Purpose: To describe retinal patterns in patients with Usher syndrome type III (USH3) caused by mutations in the Clarin 1 gene (CLRN1).

Methods: All patients underwent in-depth phenotype examination, including visual acuity testing (EDTRS), color vision (Panel D15 saturated and desaturated), visual field testing, spectral domain optical coherence tomography and fundus autofluorescence (SD-OCT and FAF, Spectralis, Heidelberg, Germany), en-face AO imaging (Imagine Eyes, Orsay, France), field electroretinography (ERG) and multifocal electroretinogram (mfERG) were used to record retinal functional output.
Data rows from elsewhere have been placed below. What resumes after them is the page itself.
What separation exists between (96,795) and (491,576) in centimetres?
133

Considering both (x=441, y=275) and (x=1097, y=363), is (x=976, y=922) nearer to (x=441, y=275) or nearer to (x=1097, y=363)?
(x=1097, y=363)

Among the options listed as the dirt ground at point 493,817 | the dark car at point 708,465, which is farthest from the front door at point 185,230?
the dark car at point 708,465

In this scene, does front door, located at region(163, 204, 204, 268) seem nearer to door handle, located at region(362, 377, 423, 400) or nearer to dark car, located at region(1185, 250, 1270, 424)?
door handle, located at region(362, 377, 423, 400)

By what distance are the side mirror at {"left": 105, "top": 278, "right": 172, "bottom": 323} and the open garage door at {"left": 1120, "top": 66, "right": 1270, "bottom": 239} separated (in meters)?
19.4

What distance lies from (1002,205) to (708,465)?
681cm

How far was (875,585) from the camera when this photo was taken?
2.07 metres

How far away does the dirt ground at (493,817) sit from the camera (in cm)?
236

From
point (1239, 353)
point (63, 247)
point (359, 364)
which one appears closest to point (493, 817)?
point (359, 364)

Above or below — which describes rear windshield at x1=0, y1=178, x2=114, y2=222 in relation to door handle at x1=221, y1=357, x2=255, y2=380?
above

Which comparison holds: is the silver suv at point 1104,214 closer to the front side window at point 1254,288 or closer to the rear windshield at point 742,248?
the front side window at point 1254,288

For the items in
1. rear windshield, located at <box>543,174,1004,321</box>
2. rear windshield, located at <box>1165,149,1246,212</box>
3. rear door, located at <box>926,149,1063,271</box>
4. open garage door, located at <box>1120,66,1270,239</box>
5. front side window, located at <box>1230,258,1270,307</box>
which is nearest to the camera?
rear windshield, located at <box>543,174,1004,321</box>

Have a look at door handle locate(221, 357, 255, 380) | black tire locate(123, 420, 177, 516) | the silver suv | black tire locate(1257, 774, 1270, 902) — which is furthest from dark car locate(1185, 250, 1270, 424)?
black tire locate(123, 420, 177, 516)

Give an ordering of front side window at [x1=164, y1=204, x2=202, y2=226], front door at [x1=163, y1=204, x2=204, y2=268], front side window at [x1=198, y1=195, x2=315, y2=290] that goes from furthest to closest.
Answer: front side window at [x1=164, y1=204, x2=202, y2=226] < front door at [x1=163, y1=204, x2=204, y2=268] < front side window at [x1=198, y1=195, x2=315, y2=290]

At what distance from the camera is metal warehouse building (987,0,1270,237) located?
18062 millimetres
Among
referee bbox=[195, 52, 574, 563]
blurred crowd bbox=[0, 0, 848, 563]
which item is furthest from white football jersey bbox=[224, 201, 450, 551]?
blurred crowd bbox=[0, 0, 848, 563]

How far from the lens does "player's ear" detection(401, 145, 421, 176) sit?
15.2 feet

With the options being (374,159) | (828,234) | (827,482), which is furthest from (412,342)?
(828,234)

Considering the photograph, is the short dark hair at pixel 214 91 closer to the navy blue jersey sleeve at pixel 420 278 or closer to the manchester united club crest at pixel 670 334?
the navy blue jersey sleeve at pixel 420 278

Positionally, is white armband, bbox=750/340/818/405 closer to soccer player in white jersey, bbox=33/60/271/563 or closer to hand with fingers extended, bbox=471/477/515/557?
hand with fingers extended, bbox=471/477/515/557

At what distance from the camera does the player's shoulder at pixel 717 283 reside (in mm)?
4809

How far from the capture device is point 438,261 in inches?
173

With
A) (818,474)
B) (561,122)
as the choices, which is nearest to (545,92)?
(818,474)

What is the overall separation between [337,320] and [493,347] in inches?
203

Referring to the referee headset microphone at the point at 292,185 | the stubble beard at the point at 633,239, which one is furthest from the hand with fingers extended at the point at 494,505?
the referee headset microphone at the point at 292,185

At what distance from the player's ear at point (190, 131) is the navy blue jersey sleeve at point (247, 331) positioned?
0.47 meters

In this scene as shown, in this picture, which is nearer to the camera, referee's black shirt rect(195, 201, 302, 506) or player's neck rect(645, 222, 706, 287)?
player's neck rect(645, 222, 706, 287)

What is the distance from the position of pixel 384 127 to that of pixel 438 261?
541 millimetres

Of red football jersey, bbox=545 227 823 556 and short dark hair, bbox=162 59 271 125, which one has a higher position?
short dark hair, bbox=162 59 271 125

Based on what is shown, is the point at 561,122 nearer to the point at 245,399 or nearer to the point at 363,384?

Results: CLRN1 mutations were present in all 6 patients. The retinitis pigmentosa followed rod-cone degeneration pattern in all patients. Age range at the time of examination was 2 to 53 maturation years. Male and female ratio was 2/4, respectively. Night blindness noticed in the mean 14 years of age, hearing problems appeared by the mean of 4 years of age. Mean visual acuity was 20/32. No color vision defects were found. Both cone and rods full field ERG was abolished and mfERG waves were not reproducible. Central visual field was constricted to 4 degree. The mean of central macula thickness was 264±150 microns with cystic changes and significant shortening of inner segment ellipsoid band on SD-OCT images. Irregular cone mosaic patterns were present at AO images.

Conclusions: Detailed retina phenotype description was performed in Usher syndrome type III (USH3) caused by mutations in the Clarin 1 gene. Patients represent with relatively late disease onset, advanced retinal structure and function related changes, although preserved visual perception capabilities.